Numeric and decimal precision in PostgreSQL - Time & Space Complexity
When working with numbers in a database, the precision of numeric and decimal types affects how calculations are done.
We want to understand how the time to process these numbers changes as their size or precision grows.
Analyze the time complexity of the following SQL snippet that sums decimal numbers with precision.
SELECT SUM(price)
FROM products
WHERE price > 0;
This query adds up all positive prices stored as numeric or decimal values.
Look for repeated actions that affect time.
- Primary operation: Adding each price value one by one.
- How many times: Once for every row with a positive price.
As the number of rows increases, the total additions increase too.
| Input Size (n) | Approx. Operations |
|---|---|
| 10 | 10 additions |
| 100 | 100 additions |
| 1000 | 1000 additions |
Pattern observation: The work grows directly with the number of rows.
Time Complexity: O(n)
This means the time to sum prices grows in a straight line as the number of prices increases.

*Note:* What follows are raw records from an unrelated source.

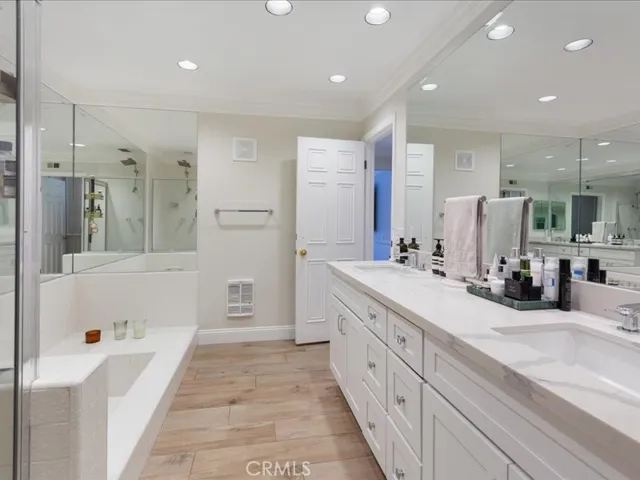 Primary bathroom counter and cabinets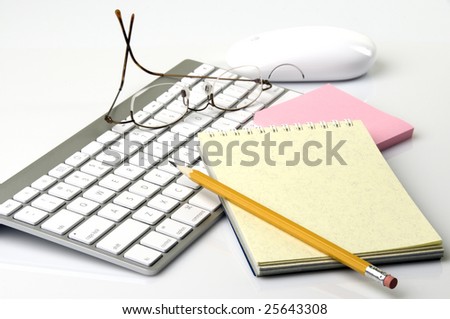 computer keyboard, mouse, notepads, pencil, and eyeglasses on white background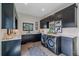 Laundry room features a washer and dryer, dark cabinets, and stylish decor at 4125 Aspen Ln, Evergreen, CO 80439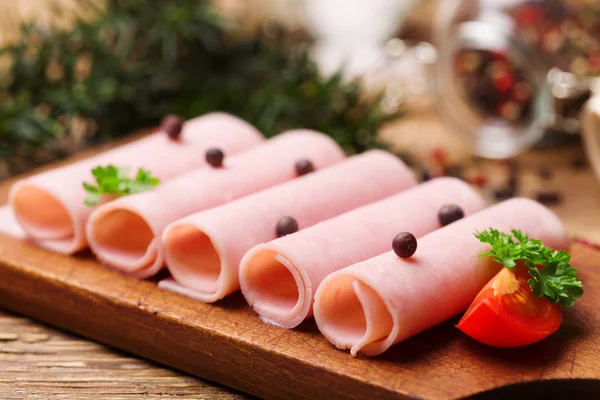 Delicious canned cooked ham on a wooden board with spices. — Stock Photo, Image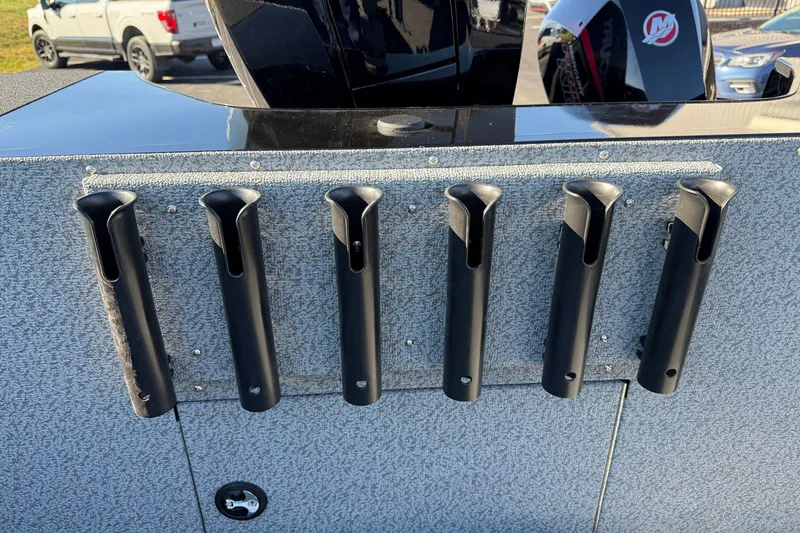 Slide: The Image of Rod holders on a 2026 Crestliner 2050 Commander Elite boat, featuring a sleek design. - 14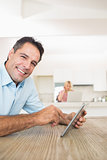 Portrait of a smiling man using digital table in kitchen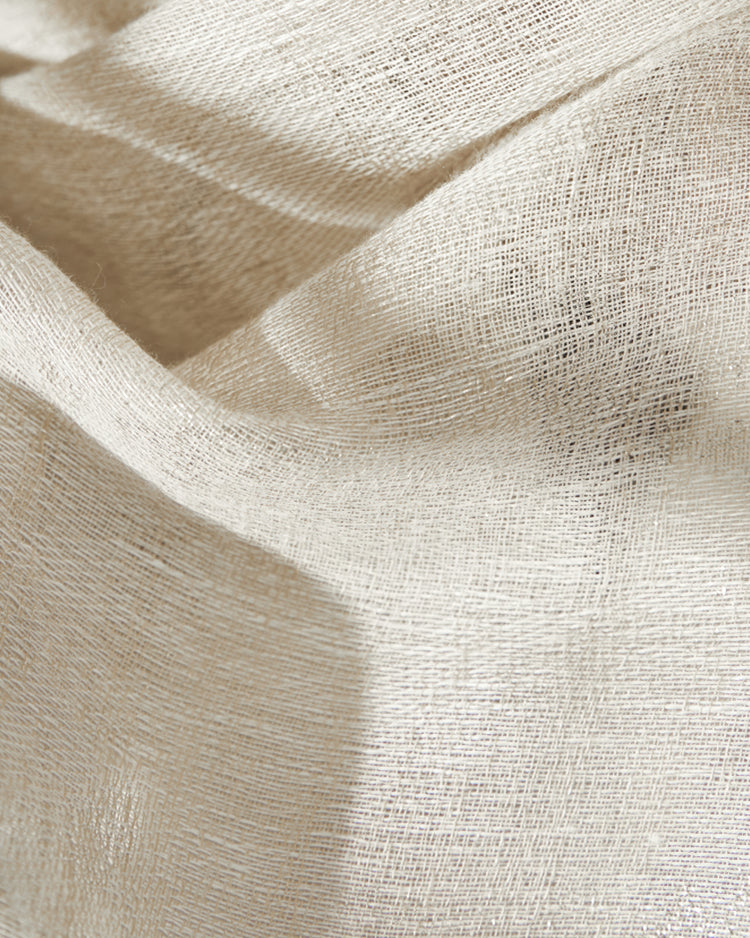 Close-up of a light beige, loosely woven linen blend sheer curtain fabric, showcasing its delicate texture and soft drapery.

[X] Wrong: "Adding numbers with more decimal places takes longer time per addition."
[OK] Correct: While precision affects storage, the addition operation time is mostly affected by how many numbers are added, not their decimal length.
Understanding how numeric precision impacts query time helps you explain performance in real projects where money or measurements matter.
"What if we changed the query to multiply prices instead of summing? How would the time complexity change?"